• GIVEN EXERCISE: Please count the lines in the items below that contain the string "bbox", with case counting, and give only the number.

• SUPPLIED MATERIAL:
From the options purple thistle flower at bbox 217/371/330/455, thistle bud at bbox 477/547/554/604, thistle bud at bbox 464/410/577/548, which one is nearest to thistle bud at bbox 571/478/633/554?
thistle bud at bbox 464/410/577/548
---
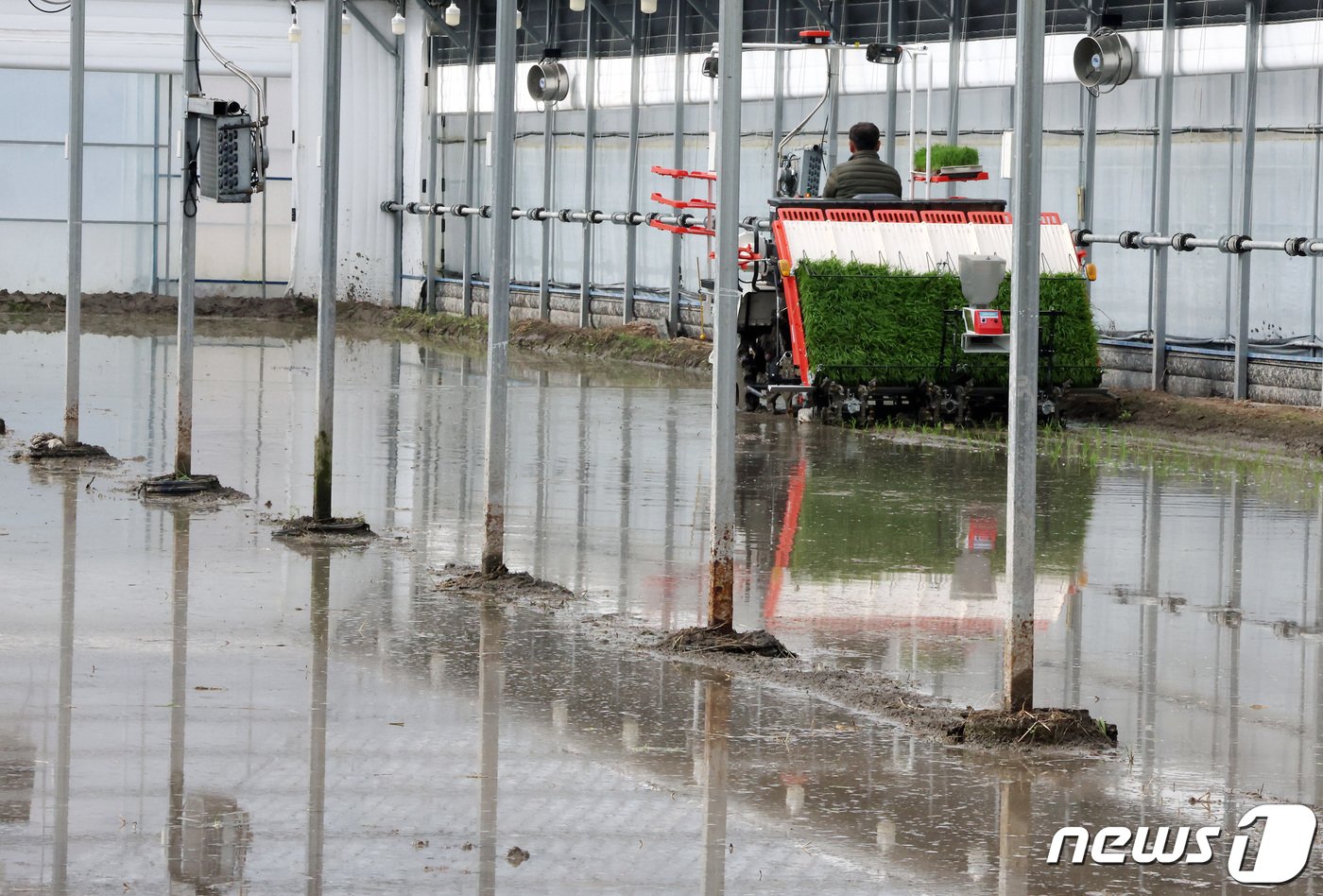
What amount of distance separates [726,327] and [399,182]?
==
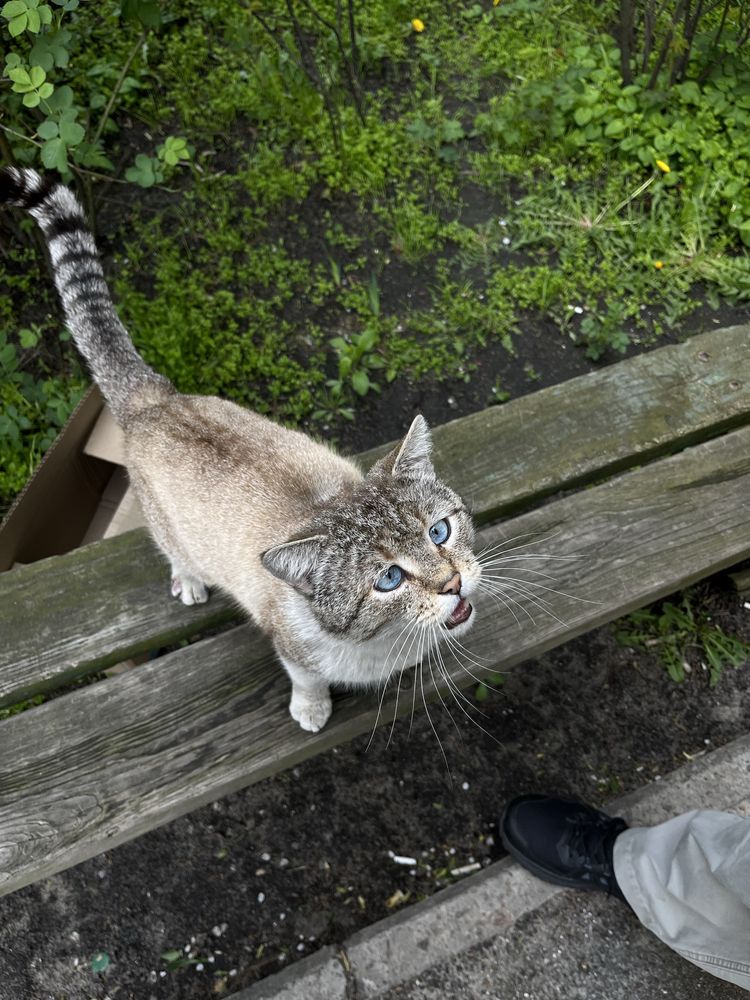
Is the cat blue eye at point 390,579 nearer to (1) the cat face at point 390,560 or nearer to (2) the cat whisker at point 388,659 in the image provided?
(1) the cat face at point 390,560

• RESULT OF THE EXERCISE: 2